BEGIN DATA
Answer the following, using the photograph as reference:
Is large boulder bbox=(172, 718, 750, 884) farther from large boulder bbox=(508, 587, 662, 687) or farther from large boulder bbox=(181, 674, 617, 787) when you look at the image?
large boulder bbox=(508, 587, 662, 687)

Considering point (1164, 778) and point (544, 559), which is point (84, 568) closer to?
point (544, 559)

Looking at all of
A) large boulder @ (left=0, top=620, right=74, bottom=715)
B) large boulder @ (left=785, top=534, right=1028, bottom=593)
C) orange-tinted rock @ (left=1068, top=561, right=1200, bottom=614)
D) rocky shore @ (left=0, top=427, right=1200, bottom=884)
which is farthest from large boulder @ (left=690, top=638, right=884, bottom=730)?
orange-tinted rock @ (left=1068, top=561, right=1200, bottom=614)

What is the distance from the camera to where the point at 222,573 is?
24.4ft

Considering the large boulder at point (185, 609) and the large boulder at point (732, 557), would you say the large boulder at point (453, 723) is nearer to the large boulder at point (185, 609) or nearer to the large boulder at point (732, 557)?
END DATA
SET TASK
Present the stretch from the line containing "Considering point (1164, 778)" through the end of the rows as a numbered list, omitting any blank lines.

EXERCISE SOLUTION
1. Considering point (1164, 778) and point (544, 559), which is point (84, 568) closer to?
2. point (544, 559)
3. Looking at all of
4. A) large boulder @ (left=0, top=620, right=74, bottom=715)
5. B) large boulder @ (left=785, top=534, right=1028, bottom=593)
6. C) orange-tinted rock @ (left=1068, top=561, right=1200, bottom=614)
7. D) rocky shore @ (left=0, top=427, right=1200, bottom=884)
8. which is farthest from large boulder @ (left=690, top=638, right=884, bottom=730)?
9. orange-tinted rock @ (left=1068, top=561, right=1200, bottom=614)
10. What is the distance from the camera to where the point at 222,573 is?
11. 24.4ft
12. Considering the large boulder at point (185, 609) and the large boulder at point (732, 557), would you say the large boulder at point (453, 723) is nearer to the large boulder at point (185, 609) or nearer to the large boulder at point (732, 557)?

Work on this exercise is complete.